Paul was exasperated with ‘super apostles’ , he was obviously very jealous to maintain authorship.
Are you being serious in any of this Geoff? I can’t tell, but I trust you arn’t.
Great comment, Bruce.
You’ve sussed me out.
pp Saul/Paul
Off to worship.
Another great blog article, thanks.
Ephesians doesn’t have the shared introduction so, what is the chance that this would be original writing by Paul himself in the “leisure” situation of prison? The style is theologically dense, largely devoid of specific situations or people and covers most necessary areas of life in the Spirit. It doesn’t carry the same time urgency of most of the other letters. When writing to one person as in 2 Timothy, the style is personal and practical.
The other possibility for style difference could be if, when dictating, Paul preferred using a different language (Hebrew?) and so the letter is more of a translation with the words chosen by the writer. Paul would no doubt check it over for approval. That would mean that when expositors remark that Paul purposefully chose a specific Greek word for its meaning, that someone else had actually selected it.
re specific Greek words, Im not so sure. Paul sometimes used unusual words, such as that often translated as ‘head’ with all the issues that has led to. I would imagine a Greek writer would have used more common words if it’s the sort of work they did every day.
Did Paul have sufficient Greek to converse with the Epicurean and Stoic philosophers and to preach at Areopogus? Acts 17.
Anyone with the Greek to write Romans or Corinthians can chat with Athenian Epicureans.

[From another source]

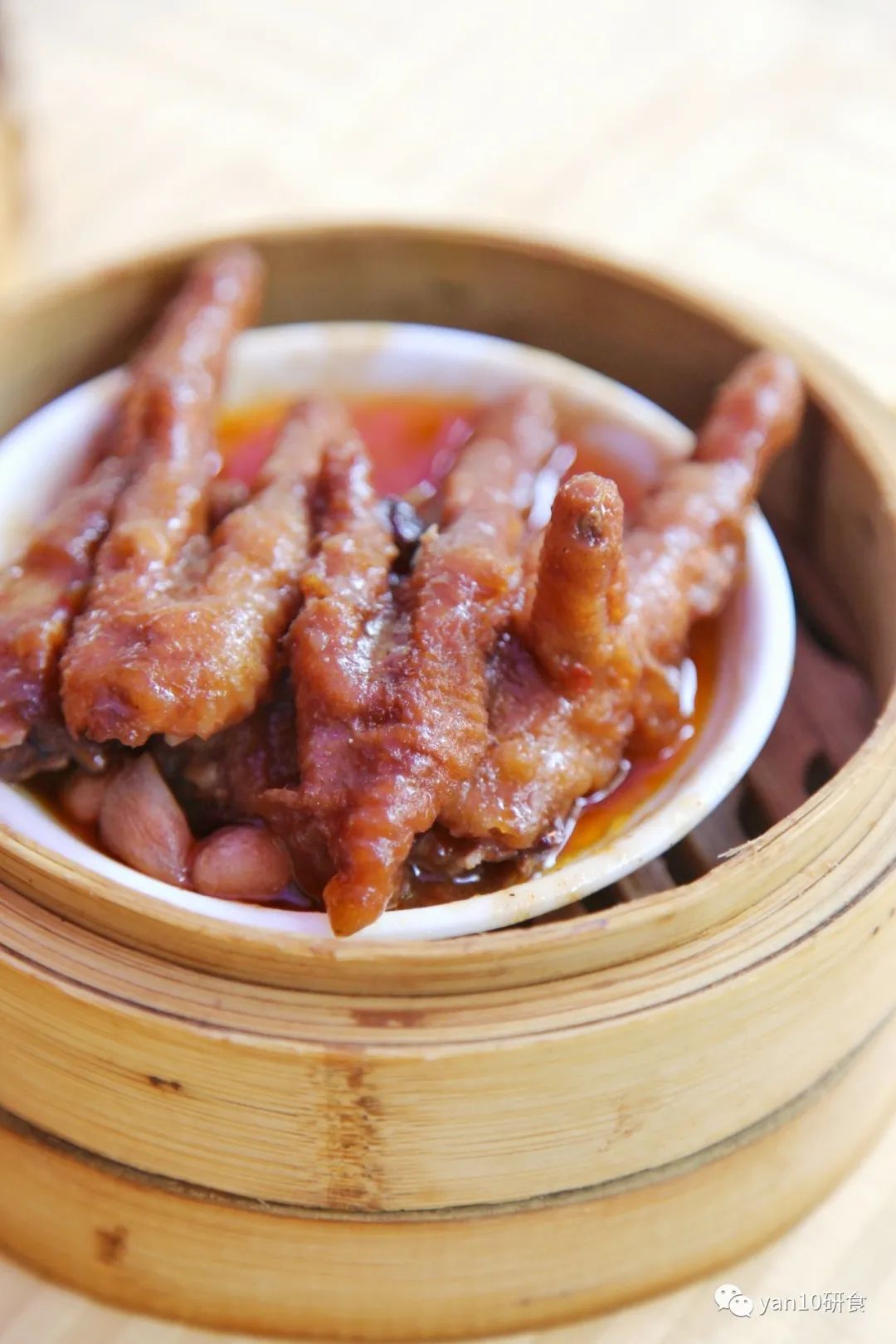 中山多娇,石岐美妙,传统早茶,粥粉面饭,糖水小食,要不要?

Tarsus was a Greek-speaking city.
Hi James, yes Paul would have been fluent in Greek as you say being from Tarsus. I was wondering about preference. I knew a fellow Brit who when praying found it more satisfying to pray in French rather than English. It’s a novel idea I had to throw out there. Paul switched to Hebrew in Acts 22. I have wondered if he spoke in Hebrew when visiting the synagogues of Europe.

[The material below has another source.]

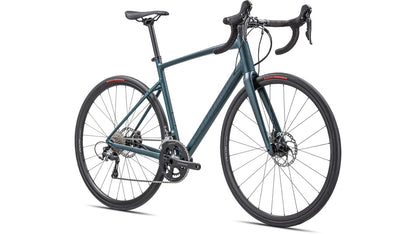 90022-6461-SPECIALIZED-ALLEZ E5 DISC SPORT-FOR-SALE-NEAR-ME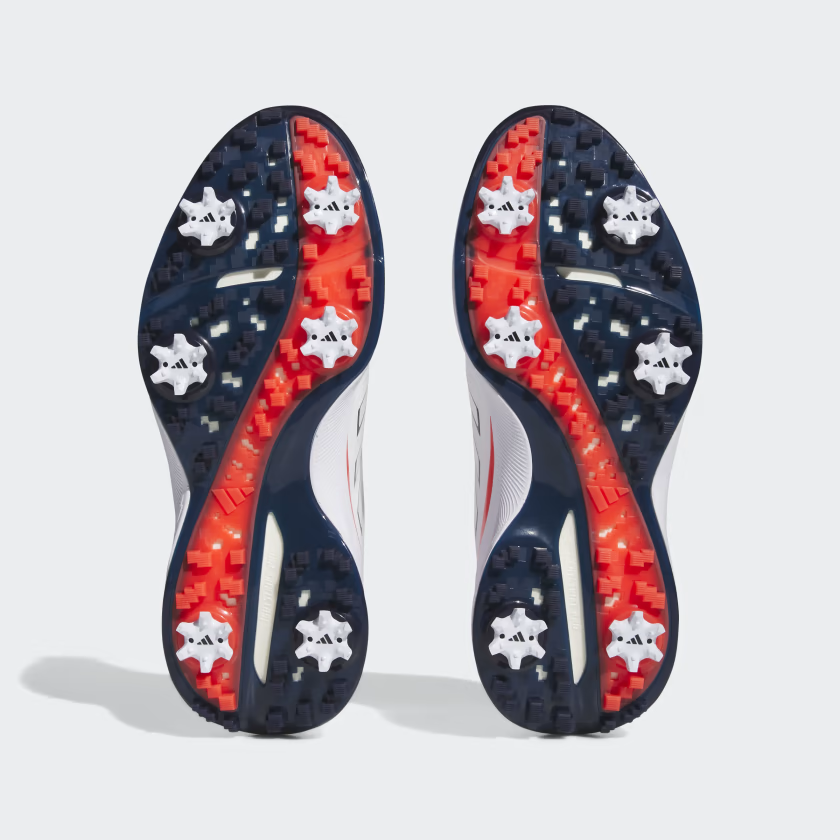 Adidas ZG23 Golf Shoes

And could not Paul write the opening indicative, breathless and lengthy, single sentence doxology even, or more so, as a prisoner. Who else could? Or even contribute?
As one commentor puts it, ‘A sentence began in Eternity’ Ephesians 1:3-6
Dr Sinclair B. Ferguson
Paul had visited ( preaching first to the Jews there) and ministered at Ephesus, for two years. He knew the temple worship of Diana/Artemis there, its heavy cultural pressures on the believers, he called saints.

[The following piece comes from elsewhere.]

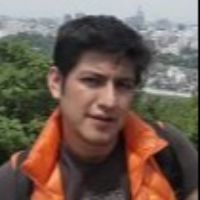 Dr. Saúl Zapotecas-Martínez avatar image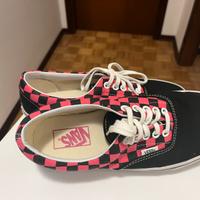 Scarpe VANS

PC1, Would it have been an “issue” to Paul? Extremely doubtful.
Maybe there needs to a placement in the cultural context of Diana worship and the Judeo -Christian contrast set out in the indicatives of the first 3 chapters.
He reminds them of what they once were, but no longer are. (2:11).
The imperatives flow from the indicative. Everything he urges us to do (4:1ff) is dependant on everything God has already done (1:2ff). Our faithfulness is in response to God’s grace. (Ferguson – Let’s Study Ephesians)
Issue as in the treatment of women in the church, that is what I was referring to. I think the denial of leadership, preaching and teaching roles for women, the daughters of God, would have been important to Paul.
Yes, Peter, it is that specific thought, idea, that I was addressing, setting the scene. But this is yet another ‘what Paul really said moment’, not what we today think he ought, or meant to have said, read through todays cultural lens. And if I understand correctly you are not persuaded he, if it indeed was Paul, chose the right word (it may even have been someone else)?
What remains is that the scripture is uncorrectable and it seems that the subtle, perhaps unacknowledged, influence of Historical/higher criticism and it offshoots, filters through, in continuity, in some schools of biblical scholarship in the questions of authorship.
No Im not saying Paul used the wrong word. Rather translators have not understood it properly and have mistranslated it to mean ‘head’ in the sense of having authority over etc. If you havent read Bartlett’s book, you should.